Post by Pocket (?) » Thu Jul 09, 2020 1:43 am

The comparison to Smash was interesting because I was drawing similar comparisons to Team Fortress 2. A game that's technically about winning but was intentionally designed to be just as fun to lose, and increasingly reliant on pushing character customization, dancing, and cynical cross-promotion (Batman: Arkham Knight anyone?) Except in TF2's case, a lot of the latter stuff happened by accident. Valve repeatedly called the game a test bed for experiments, starting with the whole idea of regular content updates in the first place. I remember occasionally hopping on one of my usual servers only to find that the people there decided they'd rather spend the match just hanging out, chatting over voice chat, spamming the handful of taunts that existed at the time, and occasionally attempting human totem poles because that's pretty much all you can do in that game besides kill each other. I remember the custom "vote map" that My Little Mercenaries would switch to after every match that was basically an MLP-themed playground with a giant voting machine attached to it. Valve never intended any of that. Even the massive proliferation of new cosmetic items felt more like the result of not wanting to leave out any community-made content that looked competently made. Though maybe that's just what they wanted me to think.

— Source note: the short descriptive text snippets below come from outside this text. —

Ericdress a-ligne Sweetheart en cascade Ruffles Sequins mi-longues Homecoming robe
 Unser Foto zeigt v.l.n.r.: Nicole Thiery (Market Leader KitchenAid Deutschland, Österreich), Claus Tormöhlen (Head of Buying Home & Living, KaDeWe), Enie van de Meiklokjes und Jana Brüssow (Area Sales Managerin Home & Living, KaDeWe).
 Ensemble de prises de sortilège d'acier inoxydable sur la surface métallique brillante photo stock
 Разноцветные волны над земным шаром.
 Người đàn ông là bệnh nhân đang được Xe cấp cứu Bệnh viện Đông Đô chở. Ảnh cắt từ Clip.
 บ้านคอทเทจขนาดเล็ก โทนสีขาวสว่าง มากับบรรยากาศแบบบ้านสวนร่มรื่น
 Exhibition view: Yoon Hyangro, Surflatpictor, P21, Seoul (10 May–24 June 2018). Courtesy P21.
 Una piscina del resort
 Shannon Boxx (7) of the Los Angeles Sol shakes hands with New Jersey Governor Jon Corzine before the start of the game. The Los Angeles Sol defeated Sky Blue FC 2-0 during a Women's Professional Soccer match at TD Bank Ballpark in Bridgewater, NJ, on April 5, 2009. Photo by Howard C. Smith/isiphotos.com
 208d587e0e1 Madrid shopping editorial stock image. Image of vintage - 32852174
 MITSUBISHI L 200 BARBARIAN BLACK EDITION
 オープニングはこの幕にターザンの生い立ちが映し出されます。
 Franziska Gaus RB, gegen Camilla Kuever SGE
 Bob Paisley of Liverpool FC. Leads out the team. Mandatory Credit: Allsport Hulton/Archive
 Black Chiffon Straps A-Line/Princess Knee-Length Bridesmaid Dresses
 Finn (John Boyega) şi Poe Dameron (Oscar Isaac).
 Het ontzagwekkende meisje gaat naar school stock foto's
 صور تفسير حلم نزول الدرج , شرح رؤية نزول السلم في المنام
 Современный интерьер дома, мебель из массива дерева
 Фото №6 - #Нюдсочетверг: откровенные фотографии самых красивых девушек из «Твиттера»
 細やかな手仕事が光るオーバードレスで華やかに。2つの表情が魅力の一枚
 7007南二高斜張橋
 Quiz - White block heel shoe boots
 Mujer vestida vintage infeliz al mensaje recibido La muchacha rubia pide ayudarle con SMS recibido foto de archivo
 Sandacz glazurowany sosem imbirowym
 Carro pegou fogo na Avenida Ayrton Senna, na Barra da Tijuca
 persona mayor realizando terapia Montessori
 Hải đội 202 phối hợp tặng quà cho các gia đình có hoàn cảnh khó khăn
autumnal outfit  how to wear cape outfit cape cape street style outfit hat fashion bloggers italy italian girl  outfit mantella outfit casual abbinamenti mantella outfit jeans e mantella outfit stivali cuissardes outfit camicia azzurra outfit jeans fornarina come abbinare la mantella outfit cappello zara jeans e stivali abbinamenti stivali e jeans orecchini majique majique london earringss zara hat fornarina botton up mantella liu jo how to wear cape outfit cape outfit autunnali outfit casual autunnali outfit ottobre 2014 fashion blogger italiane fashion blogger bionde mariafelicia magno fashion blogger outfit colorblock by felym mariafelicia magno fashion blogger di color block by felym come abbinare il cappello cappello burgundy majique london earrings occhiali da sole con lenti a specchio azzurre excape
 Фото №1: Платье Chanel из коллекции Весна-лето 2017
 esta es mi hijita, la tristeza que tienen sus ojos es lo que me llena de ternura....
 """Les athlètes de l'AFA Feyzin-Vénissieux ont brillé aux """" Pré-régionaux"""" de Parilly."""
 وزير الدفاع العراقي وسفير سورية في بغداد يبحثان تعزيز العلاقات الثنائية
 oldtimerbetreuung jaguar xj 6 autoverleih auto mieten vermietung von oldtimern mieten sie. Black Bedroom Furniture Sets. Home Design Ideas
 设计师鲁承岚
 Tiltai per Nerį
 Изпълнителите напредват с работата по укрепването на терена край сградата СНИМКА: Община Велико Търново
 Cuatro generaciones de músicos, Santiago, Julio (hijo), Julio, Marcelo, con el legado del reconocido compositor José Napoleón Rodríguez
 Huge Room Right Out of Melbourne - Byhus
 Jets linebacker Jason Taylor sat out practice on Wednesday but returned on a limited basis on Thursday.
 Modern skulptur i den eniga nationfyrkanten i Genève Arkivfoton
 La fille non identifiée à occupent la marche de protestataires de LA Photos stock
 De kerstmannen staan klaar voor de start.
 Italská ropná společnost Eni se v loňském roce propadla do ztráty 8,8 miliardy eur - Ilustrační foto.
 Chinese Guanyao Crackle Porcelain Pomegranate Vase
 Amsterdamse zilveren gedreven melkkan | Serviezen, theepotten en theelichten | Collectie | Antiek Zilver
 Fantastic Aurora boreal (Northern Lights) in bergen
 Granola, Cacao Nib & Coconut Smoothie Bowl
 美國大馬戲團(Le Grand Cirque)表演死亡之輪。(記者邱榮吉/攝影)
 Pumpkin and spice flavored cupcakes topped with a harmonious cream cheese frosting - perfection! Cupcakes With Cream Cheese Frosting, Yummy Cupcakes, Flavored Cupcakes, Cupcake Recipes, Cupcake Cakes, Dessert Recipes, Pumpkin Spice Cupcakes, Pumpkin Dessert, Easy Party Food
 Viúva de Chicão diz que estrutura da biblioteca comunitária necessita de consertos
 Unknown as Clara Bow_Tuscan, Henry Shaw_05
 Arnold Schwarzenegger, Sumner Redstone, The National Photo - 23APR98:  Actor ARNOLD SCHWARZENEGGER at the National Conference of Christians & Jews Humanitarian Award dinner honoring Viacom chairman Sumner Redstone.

The industry, of course, learned a lot from TF2. But Fortnite feels like the product of studying it religiously and treating every superficial aspect of it as the main attraction. So much so that the game itself really does feel like an afterthought. I mean, it was cobbled together in two months out of recycled assets from a completely different game, purely on a desire to cash in on a popular trend, so no surprise there. But seriously, the sheer amount of extra stuff that has nothing to do with the core gameplay almost makes you wonder why the game itself is even there. Or at least why it has to be this particular game. Because another thing I started being reminded of was MMORPGs, with their salad-bar approach to quests—and more specifically WildStar, which had a similar cartoony aesthetic and a specific emphasis on catering to all four quadrants of the Bartle square. (They even had trailers showing how each of the four types of players could engage with the game.) I haven't played either one, but it seems to me that WildStar was a game built on top of a platform while Fortnite is a platform that grudgingly shares a room with a game.

But again, no surprise, because Fortnite isn't the product of a design doc. It's built entirely out of monetization schemes and ideas stolen from other, better developers. And dancers.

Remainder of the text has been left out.